Throw it on the floor?!

Nursing Students CNA/MA

Published

Do the CNA's at your facility throw everything on the floor even though they know it is not the proper procedure? I hate doing that! I'd like to put everything in trash bags and take the bags to the hopper like I should.

I hate carrying soiled linens and dirty briefs down the hall. If I carry the dirty things down the hall in my hands I have to wear my gloves (which should not be worn in the hall.) I think I should just tie two trash bags onto the bed whenever I enter a room and then take the bags with me whenever I leave the room.

Do you throw everything on the floor or use bags?

Specializes in hospice.

Gonna be blunt here.... there is school and then there is real life. I use common sense about it, but I am a floor-thrower and will be for the forseeable future. What's my option? Bring the dirty linen container full of every other rooms' germs into the patient room? Nope. Wrestle with trash bags the consistency of saran wrap while trying to provide care? Nope. Put down a relatively clean and dry bed spread to put linens on while bathing a patient and changing their bed, then wrapping it all in that spread and taking it to the linen container? Yep.

Specializes in Aged care, disability, community.

I never ever throw my linen on the floor.
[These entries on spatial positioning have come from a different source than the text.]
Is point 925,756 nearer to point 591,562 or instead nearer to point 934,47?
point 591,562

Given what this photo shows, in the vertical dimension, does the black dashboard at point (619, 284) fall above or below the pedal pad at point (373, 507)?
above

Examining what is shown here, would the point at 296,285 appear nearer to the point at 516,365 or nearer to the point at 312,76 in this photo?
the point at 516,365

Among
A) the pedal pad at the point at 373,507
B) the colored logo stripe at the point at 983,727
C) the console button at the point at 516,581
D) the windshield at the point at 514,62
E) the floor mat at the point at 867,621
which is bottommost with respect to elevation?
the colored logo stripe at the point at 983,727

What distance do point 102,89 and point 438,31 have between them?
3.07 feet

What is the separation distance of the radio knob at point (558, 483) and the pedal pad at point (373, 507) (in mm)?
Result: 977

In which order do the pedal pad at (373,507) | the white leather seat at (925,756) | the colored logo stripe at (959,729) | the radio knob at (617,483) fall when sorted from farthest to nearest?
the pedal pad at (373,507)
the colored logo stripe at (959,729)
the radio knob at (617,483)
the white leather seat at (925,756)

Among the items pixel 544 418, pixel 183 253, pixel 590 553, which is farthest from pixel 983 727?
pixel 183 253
I've been working in aged care now as an AIN for over 10 years and I've worked in probably close to 100 facilities due to having worked in 3 different states and 2 different nursing agencies. (Agency, Agency, Nursing Home, Nursing Home).

We have always always had something similar to these, http://www.trolleysuppliers.com/151_115x_Laundry_trolley_3.jpg which we had to keep in the room with us.

Specializes in Transitional Nursing.
I .com/151_115x_Laundry_trolley_3.jpg[/url] which we had to keep in the room with us.

well that's sanitary

"No day but today"

Specializes in Aged care, disability, community.

Actually, it's fairly common practice in Australia and the UK.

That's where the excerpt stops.